In modern world, I think we have a fifth soul. The word soul. It lives on even longer than the bone soul. It resides in papers, letters and books. A few years after my father’s passing my sister and I finally sorted through a huge box of family pictures and papers he’d left us so we could donate them to the state archives. They dated from the civil war through to the twentieth century. The letters written in World War II were touching and charming, and the vacation pictures from the nineteen-twenties, in those modest swimming costumes, delightful. Among those papers were two short stories I’d written. I’d forgotten about them. One had been published in a teen magazine when I was twelve. The other was one I’d written when I was in high school.

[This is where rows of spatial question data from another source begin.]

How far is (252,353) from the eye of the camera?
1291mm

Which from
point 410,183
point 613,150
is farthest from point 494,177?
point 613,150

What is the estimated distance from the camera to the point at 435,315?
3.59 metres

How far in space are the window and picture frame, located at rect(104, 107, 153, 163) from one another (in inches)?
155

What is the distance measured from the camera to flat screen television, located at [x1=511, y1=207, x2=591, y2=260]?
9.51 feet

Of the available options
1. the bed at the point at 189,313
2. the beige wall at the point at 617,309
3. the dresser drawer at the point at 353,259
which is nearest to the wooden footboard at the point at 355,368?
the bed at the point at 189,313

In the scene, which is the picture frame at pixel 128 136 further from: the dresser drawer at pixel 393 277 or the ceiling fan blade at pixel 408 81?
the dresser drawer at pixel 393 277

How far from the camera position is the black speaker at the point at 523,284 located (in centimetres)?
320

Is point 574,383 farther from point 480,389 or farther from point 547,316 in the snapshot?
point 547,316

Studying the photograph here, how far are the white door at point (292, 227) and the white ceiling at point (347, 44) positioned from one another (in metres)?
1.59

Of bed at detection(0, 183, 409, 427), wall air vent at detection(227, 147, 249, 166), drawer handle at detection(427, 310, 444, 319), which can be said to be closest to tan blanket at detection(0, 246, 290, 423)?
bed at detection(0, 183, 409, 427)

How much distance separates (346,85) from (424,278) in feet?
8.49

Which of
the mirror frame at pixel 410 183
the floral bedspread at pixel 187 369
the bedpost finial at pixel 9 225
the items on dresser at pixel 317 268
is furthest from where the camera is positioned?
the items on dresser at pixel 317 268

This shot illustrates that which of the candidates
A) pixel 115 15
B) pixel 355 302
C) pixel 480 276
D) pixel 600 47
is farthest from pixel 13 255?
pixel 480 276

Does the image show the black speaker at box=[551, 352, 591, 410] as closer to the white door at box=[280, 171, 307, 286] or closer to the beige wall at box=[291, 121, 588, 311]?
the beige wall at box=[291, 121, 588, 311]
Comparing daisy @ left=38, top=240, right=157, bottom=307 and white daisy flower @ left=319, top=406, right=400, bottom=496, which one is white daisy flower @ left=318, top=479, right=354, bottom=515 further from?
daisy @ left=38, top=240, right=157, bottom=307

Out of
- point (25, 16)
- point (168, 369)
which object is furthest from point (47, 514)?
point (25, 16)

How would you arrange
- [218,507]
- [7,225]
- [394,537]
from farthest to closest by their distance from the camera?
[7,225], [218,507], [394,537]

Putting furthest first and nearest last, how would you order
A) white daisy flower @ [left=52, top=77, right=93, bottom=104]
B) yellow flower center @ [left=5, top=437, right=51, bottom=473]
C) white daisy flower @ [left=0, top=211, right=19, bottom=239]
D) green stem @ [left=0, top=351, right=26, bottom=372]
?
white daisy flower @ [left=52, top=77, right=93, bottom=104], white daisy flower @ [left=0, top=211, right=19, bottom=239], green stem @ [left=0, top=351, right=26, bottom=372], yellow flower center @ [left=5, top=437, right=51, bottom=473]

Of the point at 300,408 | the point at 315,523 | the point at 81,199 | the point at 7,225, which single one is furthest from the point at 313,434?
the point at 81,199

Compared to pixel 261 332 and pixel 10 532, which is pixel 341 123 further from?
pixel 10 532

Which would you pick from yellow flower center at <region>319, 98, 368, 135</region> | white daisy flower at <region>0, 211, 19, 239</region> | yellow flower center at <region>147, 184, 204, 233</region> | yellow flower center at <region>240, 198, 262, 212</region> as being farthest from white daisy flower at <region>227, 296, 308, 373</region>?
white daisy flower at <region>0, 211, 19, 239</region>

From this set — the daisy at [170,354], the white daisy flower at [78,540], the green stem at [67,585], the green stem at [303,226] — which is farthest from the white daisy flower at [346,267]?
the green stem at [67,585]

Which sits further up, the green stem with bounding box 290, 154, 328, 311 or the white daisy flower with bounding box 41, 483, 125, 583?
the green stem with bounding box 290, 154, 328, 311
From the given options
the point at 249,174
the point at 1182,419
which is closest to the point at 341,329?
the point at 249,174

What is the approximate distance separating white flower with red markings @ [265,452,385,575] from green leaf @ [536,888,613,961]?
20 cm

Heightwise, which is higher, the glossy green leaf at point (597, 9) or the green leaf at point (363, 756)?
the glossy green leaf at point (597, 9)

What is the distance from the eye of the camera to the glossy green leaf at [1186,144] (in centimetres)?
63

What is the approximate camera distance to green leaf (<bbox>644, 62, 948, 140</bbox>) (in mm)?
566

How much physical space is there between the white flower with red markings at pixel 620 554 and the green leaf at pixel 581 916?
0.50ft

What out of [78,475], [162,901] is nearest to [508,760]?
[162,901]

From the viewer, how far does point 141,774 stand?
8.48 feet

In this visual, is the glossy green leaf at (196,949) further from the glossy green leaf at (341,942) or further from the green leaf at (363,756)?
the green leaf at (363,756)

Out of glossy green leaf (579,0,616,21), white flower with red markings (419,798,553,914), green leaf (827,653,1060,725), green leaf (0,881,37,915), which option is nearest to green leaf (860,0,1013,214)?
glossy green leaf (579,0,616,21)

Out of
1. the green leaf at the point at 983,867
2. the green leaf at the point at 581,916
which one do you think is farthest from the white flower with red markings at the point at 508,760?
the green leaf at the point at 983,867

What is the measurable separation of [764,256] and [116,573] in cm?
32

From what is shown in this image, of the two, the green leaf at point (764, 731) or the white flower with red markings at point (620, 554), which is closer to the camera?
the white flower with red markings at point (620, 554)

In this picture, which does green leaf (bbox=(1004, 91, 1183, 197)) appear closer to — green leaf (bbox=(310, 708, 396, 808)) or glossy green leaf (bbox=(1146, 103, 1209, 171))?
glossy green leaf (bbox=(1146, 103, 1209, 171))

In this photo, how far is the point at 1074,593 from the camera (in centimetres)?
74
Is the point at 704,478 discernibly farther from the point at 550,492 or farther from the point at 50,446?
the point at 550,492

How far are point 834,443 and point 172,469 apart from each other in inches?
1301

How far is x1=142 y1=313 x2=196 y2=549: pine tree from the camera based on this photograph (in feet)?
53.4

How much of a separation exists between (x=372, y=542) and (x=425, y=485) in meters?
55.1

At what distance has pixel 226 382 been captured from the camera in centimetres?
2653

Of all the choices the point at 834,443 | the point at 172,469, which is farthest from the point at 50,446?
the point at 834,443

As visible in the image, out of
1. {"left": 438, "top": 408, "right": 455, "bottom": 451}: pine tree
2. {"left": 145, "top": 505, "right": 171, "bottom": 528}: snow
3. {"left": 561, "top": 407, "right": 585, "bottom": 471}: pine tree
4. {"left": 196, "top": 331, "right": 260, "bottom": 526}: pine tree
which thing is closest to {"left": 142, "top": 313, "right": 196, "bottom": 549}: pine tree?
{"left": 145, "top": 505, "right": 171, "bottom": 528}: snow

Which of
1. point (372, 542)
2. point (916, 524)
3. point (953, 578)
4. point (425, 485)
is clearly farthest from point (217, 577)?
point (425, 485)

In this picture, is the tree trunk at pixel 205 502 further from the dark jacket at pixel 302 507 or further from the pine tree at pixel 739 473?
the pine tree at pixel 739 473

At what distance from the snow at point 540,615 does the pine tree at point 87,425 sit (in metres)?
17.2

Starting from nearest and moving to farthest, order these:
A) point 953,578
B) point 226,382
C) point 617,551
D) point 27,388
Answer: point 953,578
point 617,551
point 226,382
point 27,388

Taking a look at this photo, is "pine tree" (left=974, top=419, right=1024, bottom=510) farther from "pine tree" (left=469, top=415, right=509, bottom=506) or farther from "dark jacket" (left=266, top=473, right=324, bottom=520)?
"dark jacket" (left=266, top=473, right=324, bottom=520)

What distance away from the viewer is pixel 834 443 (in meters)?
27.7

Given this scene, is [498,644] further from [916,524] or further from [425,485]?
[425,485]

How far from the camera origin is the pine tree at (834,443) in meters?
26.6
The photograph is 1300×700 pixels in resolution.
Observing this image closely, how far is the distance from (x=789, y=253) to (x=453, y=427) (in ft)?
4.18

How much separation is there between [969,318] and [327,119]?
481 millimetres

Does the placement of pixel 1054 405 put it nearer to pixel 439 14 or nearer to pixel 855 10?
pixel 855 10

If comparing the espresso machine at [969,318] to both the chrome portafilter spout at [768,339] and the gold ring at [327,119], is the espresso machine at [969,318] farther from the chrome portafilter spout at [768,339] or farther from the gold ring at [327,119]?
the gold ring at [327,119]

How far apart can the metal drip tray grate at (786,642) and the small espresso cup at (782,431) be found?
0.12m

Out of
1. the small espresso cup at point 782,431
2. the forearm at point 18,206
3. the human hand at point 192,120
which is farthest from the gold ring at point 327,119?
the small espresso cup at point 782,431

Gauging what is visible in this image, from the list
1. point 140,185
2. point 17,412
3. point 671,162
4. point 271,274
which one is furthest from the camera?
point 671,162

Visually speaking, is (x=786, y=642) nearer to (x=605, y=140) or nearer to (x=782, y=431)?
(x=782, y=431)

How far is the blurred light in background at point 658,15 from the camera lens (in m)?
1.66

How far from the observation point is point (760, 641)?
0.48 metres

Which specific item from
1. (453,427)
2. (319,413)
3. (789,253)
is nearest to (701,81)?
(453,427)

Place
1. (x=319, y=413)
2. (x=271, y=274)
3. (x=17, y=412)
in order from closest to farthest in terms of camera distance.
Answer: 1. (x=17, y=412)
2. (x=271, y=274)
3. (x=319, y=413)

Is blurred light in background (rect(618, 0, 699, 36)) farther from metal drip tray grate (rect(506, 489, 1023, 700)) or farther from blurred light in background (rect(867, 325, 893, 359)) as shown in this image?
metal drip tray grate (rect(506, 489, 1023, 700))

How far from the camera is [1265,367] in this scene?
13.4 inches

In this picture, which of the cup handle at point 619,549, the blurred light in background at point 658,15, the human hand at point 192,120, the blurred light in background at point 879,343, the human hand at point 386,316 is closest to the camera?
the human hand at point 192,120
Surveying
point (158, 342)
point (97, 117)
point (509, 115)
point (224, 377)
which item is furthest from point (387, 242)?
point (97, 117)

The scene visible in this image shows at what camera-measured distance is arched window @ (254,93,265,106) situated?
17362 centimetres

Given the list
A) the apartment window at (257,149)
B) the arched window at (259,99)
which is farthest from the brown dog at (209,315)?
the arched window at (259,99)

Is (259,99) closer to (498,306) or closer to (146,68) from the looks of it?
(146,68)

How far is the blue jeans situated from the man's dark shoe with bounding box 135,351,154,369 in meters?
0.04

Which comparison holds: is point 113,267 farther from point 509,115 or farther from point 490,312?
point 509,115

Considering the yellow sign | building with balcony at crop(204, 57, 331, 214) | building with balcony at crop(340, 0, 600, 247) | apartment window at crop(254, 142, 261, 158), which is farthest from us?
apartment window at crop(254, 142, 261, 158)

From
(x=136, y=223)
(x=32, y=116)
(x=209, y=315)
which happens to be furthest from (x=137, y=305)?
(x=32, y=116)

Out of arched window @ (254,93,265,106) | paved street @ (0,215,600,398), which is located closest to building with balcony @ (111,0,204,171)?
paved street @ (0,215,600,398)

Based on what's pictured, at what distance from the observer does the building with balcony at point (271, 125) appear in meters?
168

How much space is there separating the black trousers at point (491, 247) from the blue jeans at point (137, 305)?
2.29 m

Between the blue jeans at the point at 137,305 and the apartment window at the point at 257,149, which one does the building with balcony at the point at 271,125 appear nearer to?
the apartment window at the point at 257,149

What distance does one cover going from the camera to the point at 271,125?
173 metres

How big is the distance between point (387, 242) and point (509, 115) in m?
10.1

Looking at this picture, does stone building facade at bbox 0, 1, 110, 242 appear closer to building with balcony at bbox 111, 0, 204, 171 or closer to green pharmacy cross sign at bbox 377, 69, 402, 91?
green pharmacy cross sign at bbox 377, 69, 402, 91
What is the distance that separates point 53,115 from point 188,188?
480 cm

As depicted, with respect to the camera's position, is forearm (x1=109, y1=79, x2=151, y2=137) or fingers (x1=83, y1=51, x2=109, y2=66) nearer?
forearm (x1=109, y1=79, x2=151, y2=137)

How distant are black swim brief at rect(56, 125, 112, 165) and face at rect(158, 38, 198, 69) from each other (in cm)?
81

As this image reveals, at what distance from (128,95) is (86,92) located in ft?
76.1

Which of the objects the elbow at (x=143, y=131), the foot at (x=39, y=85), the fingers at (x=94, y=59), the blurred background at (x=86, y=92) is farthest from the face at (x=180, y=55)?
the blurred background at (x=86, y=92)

I felt my father’s word soul with me, not only in his letters that were in the box, but also in the love of words that made him save other people’s letters and my stories. That box was what made me get serious about writing. I had novels in progress and a head full of ideas and characters, but hadn’t thought about trying to get published. In retrospect, I realize it did it to honor my father’s word soul. He loved theater, especially Shakespeare, and he also loved a good mystery series. (His favorite was the Brother Cadfael series by Ellis Peters.)
By writing books and short stories, blogging and reviewing, I’m honoring the word souls of other ancestors as well. My mother was an English professor. She taught mostly freshman English—my sympathies are strong now that I teach freshman health and intro-to-college seminars—but her pet project was a course on the development of mystery novel. She loved Sherlock Holmes, and Dorothy Sayers’ Lord Wimsey novels. I grew up surrounded by mystery books. When we were too young to read them, my sister I used to pull them off the shelves and look at the scary covers. If I’d kept any of those old paperbacks, I think I’d meet my mother’s word soul in them.
Her father was also an English professor, and a poet. Through some bizarre coincidence the college where I now teach has his papers. His word soul is in its museum, though he was a professor at another college altogether. I wonder if, like the bone soul, it knows when it’s being honored, and feels the nearness of a descendent.